**Task instructions**
A. Answer these questions using the passage on domestic violence.
(i) Which acts does the passage list as forms of physical violence?
(ii) What three forms of abuse do the behaviors of domestic violence include?
(iii) How has domestic violence historically been explained?
B. Continue the passage on domestic violence from its final sentence.

Domestic violence is defined as a pattern of abusive behaviors in the context of an intimate relationship. These behaviors include forms of emotional, physical and sexual abuse. Physical violence consists of acts such as hitting, kicking, grabbing, assaulting the partner with a weapon. Sexual violence includes words and actions used to force the partner to engage in sexual acts against his consent. Emotional abuse consists in verbal and non verbal behaviors aimed to isolate, humiliate, criticize, insult, intimidate and control an intimate partner.
Historically, domestic violence has been explained as a gender issue, a way through which men try to control women. So, for a long time, intimate partner violence (IPV) is been considered as a problem for heterosexual women who are involved in romantic relationships with heterosexual men.

**Listing**
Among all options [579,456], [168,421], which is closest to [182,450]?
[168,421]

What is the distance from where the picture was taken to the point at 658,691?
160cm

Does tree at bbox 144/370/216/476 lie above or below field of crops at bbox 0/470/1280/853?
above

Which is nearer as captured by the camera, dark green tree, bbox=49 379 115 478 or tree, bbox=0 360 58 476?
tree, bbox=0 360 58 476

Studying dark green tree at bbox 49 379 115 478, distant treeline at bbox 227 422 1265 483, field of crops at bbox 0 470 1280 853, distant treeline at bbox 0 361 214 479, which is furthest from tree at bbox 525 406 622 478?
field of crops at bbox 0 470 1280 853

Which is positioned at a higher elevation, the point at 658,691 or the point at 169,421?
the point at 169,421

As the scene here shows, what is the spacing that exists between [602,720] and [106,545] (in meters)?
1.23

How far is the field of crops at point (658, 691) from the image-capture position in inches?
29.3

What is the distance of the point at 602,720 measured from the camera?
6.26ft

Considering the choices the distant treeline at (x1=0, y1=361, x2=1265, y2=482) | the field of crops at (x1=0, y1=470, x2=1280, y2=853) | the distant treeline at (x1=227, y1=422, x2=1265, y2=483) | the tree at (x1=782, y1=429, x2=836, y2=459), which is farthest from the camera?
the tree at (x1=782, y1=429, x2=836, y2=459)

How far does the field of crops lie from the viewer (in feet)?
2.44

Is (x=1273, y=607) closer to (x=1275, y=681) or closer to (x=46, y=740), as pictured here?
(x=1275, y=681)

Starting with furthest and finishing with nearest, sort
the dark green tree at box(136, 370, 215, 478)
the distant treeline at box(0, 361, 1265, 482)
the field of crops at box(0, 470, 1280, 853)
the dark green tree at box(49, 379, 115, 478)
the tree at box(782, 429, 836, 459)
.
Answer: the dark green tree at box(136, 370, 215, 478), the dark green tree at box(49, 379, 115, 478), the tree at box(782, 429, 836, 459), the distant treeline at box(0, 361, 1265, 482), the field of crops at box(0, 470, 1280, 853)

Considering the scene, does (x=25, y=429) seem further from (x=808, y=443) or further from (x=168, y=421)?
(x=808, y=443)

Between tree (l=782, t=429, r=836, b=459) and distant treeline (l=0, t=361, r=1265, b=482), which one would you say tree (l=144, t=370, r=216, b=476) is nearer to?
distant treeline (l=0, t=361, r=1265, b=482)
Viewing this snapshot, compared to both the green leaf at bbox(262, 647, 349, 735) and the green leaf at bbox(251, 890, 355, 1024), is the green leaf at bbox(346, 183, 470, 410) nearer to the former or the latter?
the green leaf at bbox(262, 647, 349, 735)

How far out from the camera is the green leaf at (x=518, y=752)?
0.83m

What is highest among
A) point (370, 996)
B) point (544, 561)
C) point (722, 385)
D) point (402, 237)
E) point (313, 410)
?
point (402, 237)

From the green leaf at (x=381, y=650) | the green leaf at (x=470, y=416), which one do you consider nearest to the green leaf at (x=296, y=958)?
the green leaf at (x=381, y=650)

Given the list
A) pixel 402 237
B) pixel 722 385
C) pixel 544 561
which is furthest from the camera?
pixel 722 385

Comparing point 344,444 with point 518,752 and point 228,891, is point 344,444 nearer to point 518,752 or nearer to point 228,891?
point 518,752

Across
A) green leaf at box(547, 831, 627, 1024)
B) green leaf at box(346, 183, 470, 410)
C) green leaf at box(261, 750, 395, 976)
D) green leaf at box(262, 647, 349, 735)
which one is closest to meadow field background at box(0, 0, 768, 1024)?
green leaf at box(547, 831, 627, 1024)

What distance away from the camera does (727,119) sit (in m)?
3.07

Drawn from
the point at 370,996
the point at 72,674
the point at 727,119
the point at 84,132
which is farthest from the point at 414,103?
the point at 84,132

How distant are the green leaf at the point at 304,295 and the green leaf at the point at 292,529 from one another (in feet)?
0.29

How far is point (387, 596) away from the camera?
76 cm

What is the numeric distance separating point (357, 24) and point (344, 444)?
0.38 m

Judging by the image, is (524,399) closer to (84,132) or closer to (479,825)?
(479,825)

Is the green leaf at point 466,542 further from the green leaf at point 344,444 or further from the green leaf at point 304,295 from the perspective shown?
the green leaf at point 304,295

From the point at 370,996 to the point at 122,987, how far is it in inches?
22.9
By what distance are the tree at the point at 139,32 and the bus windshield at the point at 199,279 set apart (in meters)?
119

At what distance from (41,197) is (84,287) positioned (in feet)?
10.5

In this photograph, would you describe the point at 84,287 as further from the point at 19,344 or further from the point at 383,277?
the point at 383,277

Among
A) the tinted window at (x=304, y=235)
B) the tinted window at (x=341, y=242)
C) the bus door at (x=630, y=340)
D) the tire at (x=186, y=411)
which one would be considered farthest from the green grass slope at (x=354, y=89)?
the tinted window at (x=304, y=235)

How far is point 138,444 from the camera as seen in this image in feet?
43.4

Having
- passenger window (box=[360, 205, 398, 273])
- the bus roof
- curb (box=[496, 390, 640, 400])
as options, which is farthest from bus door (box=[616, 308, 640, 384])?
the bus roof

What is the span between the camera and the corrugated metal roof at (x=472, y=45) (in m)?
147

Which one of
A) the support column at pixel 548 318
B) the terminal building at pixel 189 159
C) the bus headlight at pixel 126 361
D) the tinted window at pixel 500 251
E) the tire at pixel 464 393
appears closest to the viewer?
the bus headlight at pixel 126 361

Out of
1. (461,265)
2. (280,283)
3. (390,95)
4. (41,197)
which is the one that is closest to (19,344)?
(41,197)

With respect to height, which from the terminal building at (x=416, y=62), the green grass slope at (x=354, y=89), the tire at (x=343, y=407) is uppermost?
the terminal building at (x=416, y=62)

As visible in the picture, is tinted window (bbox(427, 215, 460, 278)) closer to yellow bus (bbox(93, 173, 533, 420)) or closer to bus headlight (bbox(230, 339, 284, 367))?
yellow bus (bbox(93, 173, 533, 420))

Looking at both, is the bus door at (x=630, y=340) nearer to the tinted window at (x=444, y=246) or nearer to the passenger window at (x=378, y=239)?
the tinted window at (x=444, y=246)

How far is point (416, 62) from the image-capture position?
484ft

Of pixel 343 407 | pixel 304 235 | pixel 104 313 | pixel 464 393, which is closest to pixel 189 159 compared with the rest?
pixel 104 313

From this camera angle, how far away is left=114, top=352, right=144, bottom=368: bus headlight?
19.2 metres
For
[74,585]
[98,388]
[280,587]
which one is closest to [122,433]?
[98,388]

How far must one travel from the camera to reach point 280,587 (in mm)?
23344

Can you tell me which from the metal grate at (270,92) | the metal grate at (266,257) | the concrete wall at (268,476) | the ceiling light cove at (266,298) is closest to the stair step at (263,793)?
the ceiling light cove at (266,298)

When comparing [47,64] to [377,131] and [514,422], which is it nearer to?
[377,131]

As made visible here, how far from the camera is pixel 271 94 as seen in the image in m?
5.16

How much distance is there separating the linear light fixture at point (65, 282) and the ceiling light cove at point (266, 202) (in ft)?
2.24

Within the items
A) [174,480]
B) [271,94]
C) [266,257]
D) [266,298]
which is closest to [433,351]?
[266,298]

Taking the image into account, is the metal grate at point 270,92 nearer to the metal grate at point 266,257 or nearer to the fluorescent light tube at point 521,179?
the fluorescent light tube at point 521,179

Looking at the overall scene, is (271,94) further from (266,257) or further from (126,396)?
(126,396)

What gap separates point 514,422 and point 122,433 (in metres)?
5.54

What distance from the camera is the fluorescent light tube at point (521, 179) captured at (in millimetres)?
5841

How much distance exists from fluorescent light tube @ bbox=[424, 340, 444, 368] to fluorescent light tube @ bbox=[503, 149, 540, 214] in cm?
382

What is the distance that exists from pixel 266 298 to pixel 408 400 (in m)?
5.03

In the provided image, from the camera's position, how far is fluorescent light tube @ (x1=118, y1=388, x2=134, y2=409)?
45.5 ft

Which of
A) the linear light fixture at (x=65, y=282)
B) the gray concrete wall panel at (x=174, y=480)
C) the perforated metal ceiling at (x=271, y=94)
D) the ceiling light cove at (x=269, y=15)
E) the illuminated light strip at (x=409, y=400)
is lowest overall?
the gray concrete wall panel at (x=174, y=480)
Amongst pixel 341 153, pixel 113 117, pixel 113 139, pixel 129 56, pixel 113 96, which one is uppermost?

**Results by task**
A.
(i) Hitting, kicking, grabbing, and assaulting the partner with a weapon.
(ii) Emotional, physical, and sexual abuse.
(iii) As a gender issue, a way through which men try to control women.

B.
However, new studies evidence that same-sex couples are violent as much as heterosexual ones (Brown, 2008) and that lesbians are affected by intimate violence at rates similar to heterosexual women (Owen and Burke, 2004). The frequency of IPV in lesbian relationships ranges from about 25% to 50% (Alexander, 2002), comparable to rates reported in heterosexual couples. Despite findings suggesting a high prevalence of violence in lesbian relationships, little is known about the characteristics of this violence. The lack of knowledge may be due to the fact that violence continues to be regarded as a matter of strength. The consequence is that only a man is considered the author of the attack and only a woman, because traditionally non-violent, is seen as the victim.
Unfortunately, we forget to consider that control, and not strength, is the key element of the abuse. In fact, the aim of the violent partners is to exercise a general control over their victims. To do this, they try to subordinate them to their power, using manipulative strategies of physical, sexual and emotive abuse. The systematic use of these strategies gradually reduces the victims to an object without identity, an object which belongs to the violent partner. The victims will be confused, insecure about the correctness of their thoughts, emotions and behaviors and, therefore, increasingly dependent on their attackers. When this happens, the control has been achieved.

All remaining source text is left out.